The general objective of this project is to conceive and develop vision systems proving that a holistic approach achieves much higher impact at application level than following closed and separated specifications per component. Our research will be transdisciplinary, encompassing elements along the entire visual signal chain. We will explore new sensing strategies, circuit structures, architectural arrangements, processing algorithms, dataflow optimization mechanisms, memory schemes, low-power techniques etc. This is summarized in the figure below, in which we have divided a generic vision system in four primary research areas: Sensing, Memory, Processing and Power Management. The conventional approach when designing such a system consists in mapping these areas into independent design blocks. The requirements per block are set without further consideration about the impact of fixed parameters at one level on critical parameters at other levels. The core of the innovation in this project is the departure from this conventional scheme.
In order to achieve the general objective defined above, we will target the following specific objectives per team in this coordinated project:
Specific objectives of IMSE’s project
1. A smart image sensor prototype exploiting the concurrency of light intensity and direct time-of-flight detection in CMOS. This sensor will be based on single-photon avalanche diodes (SPADs) and will provide the means for photon counting and timestamping. It will be designed in a CMOS image sensor technology, like LFoundry 110nm (LFoundry is about to become partner organisation of project ACHIEVE). Estimation of the time-of-flight will have a resolution around 100ps, which corresponds to 3cm distance. The image size will be 160 x 120 pixels.

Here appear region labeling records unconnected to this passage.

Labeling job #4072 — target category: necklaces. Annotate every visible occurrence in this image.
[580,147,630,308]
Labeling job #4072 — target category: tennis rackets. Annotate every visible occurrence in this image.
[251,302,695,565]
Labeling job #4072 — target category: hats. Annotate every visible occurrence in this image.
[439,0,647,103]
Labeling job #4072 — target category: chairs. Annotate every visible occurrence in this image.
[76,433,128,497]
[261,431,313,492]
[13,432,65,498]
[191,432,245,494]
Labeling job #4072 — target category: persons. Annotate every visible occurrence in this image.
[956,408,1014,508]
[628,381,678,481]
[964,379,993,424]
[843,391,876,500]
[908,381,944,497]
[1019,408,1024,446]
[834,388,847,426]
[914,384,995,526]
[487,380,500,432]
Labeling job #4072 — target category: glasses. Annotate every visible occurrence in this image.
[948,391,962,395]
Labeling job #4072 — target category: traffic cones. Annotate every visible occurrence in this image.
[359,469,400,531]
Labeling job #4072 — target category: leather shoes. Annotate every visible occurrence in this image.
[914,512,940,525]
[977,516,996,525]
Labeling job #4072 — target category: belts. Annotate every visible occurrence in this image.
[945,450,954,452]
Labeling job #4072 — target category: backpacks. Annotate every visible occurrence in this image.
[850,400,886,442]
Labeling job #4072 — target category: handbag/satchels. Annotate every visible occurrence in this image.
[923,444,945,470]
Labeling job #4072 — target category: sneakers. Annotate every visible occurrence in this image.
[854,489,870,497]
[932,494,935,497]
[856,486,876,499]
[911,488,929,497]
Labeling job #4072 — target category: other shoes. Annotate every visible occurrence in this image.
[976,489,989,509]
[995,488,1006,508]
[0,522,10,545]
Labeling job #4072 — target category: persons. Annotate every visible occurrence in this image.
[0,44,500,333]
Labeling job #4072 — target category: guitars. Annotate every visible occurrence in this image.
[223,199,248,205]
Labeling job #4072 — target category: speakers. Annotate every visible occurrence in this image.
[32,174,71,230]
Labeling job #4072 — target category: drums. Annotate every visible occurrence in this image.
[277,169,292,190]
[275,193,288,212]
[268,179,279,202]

2. Implementation of an embedded vision system with a maximum volume of 25cm3 and a maximum weight of 100g; it will operate at video rate, that is, 30 images per second, with a minimum resolution of 640 x 480 pixels (VGA); its energy efficiency will be below 50nJ per pixel, being able to recognize objects among at least 100 categories with an accuracy (top-1) of 80%.
3. The on-chip generation of alternative representations of the scene based on the extraction of characteristics at the image plane. We will exploit the relative lightness of the description of the scene in certain reference basis. We will develop a prototype smart image sensor chip with 320 x 240 pixels and the infrastructure for feature extraction at 30-60fps. It will be fabricated in LFoundry 110nm.
4. Design of a holistic simulator of vision systems encompassing performance parameters at sensor, memory, processing and power management levels. This simulator will be remotely accessed by researchers through the Internet. It will allow to globally assess the impact of specific parameters on application-level requirements through various figures of merit. Likewise, it will be flexible enough to define new evaluation metrics for further analysis. In addition to raw data, the simulator will output dynamic graphical representations of the exploration domain.
5. Generation of a DNN for image recognition tailored for deployment in embedded systems. This DNN will result from a training stage that will take into account usual constraints in battery-operated devices, e.g. memory, computational load and image resolution. We specifically aim at a DNN capable of recognizing 20 categories, demanding less than 100kBytes of memory for inference on 64x64-px images with an accuracy (top-1) of 70%.
Specific objectives of CiTIUS-USC’s project
1. Implementation of the Aggregated Local Flow Descriptor (ALFD), which integrates FAST and optical flow features, on a CMOS vision sensor in CMOS Imaging Sensor (CIS) technology. We aim at QVGA (320 x 240) resolution with a frame rate above 30 fps, and less than 250 mW of power consumption.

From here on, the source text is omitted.